I've seen your work on social media,
Who would've thought technology would lead me to you?
I only glanced at you,
once or twice,
not realizing you were by my side,
Didn't even bother to talk to you...
Until months later.
I saw your post on Twitter about something you wrote,
Thought it would be a great conversation starter,
But then, the conversation ended.
Didn't know what else to say.
Haven't felt a crush like this in ages.
Wouldn't let another soul touch my emotions,
cause I never thought it was worth it.
But, when I saw you in person,
I couldn't help but see how beautiful you were.
Are.
With your jet black hair and artistic soul.
The way you look in the beaming light,
you look majestic as always.
Oh my damn.
I didn't want to admire another human being like this.
Not again.
Have I not learned my lesson by now?
Or am I addicted to the possibility of love?
Last time I did, I was broken hearted.
I have no luck in love,
hoping to search though.
Not that I care, I'll still focus on my own but,
when people try to speak to me, in the back of my mind.
Is a photo of you.
The questions,
"What would happen if I told you?
Would you stop talking to me?"
or,
"I'm not that interested, but thanks anyways."

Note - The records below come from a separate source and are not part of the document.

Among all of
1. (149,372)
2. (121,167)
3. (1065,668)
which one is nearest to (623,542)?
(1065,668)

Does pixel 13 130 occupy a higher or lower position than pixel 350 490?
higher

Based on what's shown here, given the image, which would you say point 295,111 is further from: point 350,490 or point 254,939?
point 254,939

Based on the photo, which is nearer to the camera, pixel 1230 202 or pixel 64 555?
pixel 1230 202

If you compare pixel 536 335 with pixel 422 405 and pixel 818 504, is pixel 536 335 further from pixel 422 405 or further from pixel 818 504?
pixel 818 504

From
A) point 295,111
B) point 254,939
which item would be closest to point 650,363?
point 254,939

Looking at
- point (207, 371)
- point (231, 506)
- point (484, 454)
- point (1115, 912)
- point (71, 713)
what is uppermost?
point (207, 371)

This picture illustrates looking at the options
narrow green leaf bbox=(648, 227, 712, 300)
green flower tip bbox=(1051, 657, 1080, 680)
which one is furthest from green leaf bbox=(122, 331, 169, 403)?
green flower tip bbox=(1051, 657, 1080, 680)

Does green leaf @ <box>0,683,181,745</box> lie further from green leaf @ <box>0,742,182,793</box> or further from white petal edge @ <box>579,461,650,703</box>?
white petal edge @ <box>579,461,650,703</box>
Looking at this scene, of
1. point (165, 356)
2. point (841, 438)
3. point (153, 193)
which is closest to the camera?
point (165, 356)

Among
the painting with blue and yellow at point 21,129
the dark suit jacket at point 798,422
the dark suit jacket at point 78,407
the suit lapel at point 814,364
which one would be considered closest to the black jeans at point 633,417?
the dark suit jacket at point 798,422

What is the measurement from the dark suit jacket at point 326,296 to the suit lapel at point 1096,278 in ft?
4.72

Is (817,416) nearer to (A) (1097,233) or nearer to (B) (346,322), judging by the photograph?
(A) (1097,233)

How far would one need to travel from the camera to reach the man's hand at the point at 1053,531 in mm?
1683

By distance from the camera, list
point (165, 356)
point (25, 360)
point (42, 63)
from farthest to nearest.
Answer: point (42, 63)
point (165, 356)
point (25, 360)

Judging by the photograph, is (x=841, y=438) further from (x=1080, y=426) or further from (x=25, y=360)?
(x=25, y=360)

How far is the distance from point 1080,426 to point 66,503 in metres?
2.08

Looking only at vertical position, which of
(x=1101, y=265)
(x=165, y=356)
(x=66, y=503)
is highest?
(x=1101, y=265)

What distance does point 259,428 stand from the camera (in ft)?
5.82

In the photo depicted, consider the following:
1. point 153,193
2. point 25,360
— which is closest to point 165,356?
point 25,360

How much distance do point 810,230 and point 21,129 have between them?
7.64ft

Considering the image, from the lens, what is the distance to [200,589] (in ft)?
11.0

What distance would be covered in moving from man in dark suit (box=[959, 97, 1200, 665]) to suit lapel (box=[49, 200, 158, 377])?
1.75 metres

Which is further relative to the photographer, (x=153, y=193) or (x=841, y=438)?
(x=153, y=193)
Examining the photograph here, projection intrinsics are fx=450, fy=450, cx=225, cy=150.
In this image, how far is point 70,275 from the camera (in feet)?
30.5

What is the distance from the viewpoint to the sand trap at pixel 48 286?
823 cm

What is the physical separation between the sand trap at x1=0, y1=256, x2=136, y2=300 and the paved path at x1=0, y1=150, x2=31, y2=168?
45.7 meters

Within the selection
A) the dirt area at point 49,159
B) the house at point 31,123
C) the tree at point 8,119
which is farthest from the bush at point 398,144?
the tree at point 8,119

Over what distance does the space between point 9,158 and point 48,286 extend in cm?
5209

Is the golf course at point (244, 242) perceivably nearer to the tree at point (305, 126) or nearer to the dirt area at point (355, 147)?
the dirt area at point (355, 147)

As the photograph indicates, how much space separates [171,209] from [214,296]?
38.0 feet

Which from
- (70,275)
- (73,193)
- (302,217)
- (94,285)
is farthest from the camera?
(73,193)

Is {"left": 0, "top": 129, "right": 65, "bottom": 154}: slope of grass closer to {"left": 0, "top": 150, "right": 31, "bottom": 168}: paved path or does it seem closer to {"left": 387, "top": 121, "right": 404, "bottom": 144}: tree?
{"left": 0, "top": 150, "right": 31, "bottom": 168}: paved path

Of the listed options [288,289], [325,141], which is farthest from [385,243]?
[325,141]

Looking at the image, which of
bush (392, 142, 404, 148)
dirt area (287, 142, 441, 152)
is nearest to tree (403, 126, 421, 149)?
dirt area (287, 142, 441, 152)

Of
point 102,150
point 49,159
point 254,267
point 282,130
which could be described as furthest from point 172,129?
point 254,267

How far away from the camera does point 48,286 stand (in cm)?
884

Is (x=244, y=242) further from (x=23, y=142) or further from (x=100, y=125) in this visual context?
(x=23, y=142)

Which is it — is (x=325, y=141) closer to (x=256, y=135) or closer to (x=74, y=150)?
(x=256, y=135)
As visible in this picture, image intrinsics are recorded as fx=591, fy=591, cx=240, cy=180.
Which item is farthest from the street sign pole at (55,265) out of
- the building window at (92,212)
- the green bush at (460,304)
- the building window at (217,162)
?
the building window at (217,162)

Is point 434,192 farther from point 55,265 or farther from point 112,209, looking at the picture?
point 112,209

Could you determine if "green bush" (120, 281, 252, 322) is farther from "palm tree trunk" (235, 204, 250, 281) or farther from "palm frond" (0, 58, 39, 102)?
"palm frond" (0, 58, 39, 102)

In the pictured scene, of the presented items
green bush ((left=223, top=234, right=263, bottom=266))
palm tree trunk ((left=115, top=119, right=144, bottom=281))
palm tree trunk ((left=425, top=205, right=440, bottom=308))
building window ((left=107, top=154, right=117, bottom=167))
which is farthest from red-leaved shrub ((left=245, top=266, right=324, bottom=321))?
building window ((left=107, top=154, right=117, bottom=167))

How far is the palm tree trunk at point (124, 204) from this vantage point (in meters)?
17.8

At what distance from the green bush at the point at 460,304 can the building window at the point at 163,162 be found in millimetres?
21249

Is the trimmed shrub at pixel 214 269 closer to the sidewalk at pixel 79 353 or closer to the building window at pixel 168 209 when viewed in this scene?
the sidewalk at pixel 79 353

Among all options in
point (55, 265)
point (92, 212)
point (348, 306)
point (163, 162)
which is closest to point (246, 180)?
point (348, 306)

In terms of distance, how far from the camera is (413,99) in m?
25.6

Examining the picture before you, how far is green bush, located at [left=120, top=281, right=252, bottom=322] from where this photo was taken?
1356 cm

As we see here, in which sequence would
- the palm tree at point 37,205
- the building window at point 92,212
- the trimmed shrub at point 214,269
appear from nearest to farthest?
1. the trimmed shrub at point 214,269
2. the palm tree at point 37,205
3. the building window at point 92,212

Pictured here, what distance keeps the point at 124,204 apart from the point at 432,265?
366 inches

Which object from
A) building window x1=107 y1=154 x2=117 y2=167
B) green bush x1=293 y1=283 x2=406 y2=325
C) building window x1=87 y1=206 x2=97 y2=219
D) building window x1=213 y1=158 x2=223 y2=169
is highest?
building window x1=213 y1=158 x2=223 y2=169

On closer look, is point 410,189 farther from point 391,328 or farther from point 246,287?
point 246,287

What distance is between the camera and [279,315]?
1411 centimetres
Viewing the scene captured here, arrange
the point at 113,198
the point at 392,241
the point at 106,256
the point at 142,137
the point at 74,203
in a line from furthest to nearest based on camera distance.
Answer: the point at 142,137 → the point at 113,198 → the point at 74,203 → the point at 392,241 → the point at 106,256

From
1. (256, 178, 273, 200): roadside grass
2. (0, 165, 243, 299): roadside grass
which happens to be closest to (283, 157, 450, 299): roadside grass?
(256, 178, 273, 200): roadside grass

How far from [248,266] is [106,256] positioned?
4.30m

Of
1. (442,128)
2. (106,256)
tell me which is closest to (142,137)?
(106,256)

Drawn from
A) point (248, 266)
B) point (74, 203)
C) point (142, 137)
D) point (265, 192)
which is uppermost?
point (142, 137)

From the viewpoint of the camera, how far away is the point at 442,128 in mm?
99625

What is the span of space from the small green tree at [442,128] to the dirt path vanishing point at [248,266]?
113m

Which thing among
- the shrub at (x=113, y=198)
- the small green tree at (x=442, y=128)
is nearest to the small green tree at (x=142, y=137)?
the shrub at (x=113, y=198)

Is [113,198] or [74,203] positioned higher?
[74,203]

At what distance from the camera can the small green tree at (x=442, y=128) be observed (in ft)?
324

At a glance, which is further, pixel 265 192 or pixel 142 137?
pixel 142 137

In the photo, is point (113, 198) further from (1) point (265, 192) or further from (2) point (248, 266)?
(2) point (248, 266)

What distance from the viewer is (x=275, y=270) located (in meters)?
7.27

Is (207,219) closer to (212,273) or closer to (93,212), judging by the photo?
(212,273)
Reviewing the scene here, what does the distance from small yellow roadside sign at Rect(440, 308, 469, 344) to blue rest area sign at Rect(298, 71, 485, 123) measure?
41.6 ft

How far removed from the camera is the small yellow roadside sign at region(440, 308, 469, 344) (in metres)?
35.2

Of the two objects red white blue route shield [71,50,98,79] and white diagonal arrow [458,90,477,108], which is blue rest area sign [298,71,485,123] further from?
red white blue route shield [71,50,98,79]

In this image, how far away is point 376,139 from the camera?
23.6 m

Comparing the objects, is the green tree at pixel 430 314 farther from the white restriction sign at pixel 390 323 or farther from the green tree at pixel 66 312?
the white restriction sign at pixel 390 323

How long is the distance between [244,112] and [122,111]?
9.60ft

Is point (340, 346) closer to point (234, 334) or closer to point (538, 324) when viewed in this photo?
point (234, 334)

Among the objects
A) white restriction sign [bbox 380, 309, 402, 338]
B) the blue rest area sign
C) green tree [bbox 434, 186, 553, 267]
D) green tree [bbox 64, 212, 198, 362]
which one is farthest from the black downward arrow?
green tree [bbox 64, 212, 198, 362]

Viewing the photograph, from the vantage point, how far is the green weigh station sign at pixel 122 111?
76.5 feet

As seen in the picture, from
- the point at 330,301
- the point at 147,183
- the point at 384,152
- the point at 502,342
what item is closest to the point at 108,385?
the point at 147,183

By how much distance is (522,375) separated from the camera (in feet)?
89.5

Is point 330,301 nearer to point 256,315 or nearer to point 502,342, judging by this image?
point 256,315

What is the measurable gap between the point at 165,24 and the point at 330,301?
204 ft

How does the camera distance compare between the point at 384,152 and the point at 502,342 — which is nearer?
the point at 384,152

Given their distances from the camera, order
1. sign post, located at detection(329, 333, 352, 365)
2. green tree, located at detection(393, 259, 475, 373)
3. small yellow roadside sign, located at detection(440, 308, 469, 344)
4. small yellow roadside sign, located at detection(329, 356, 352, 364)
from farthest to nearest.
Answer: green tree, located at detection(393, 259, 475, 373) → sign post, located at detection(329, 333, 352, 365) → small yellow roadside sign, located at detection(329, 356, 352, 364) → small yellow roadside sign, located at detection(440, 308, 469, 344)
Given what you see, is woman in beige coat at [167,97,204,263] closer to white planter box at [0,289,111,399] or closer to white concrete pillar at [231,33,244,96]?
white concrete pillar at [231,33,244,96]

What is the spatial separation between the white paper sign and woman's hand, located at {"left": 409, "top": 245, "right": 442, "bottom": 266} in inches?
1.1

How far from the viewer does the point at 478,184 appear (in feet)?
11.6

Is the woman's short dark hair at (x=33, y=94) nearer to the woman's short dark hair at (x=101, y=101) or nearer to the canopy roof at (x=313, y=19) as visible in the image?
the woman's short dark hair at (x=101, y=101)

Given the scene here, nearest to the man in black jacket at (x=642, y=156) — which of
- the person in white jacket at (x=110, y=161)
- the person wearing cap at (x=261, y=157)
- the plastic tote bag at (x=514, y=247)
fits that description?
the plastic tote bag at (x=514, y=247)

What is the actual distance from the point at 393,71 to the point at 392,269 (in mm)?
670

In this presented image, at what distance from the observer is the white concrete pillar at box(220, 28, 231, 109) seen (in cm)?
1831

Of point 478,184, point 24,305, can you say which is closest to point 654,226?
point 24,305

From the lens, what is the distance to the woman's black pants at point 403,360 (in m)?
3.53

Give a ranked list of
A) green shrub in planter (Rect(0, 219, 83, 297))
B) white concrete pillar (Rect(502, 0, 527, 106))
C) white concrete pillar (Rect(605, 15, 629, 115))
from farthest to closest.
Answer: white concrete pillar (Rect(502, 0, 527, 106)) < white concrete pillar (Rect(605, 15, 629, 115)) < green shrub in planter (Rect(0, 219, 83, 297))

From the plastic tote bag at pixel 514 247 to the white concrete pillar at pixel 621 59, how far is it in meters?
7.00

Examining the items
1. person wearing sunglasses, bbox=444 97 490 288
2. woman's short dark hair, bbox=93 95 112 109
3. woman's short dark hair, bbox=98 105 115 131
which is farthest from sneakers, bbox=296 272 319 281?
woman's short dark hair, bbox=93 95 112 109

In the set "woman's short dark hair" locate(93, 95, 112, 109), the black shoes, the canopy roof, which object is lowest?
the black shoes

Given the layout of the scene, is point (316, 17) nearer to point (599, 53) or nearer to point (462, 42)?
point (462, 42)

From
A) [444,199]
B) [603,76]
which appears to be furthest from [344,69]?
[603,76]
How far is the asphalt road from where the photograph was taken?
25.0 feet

Too many possibilities of having another broken heart.
As I lay here, with a shaken soul,
a shaken body and a shaken mind.
Nothing inside of me is confident all over again.
No matter how hard I try.
I wonder why we all let people ruin our minds.
When we want to be alive,
not to be eaten alive by our feelings.
Also, "trust no one,"
That's a line I've heard a thousand times.
It's true.
Let those you know in, and filter those who seem sketchy.
I wouldn't mind letting you in if you let me in.
I wonder what goes through your mind.
On one hand, I tend to move fast.
Like a tiger trying to catch what they want.
Bad metaphor, but whatever.
My friends say I should ask you out for coffee.
I find coffee dates too bland for me.
I would rather do something we are both interested in,
like photography.
I might not be as great as you, but if I get to hang with you,
That's the best gift I can receive.
Lots of questions I could ask but,
I'm afraid of a lot.
You won't be interested,
or you're seeing someone else.
Too many possibilities,
my anxiety is going up just thinking about it.
I may not know you yet, but I would love to.
I wonder if i'll be so mesmerized by your beauty,
that I forget to speak.
I don't want to look like a fool,
Oh who am I kidding?
I'll most likely look like a fool,
but know that I'm willing to be a fool for you.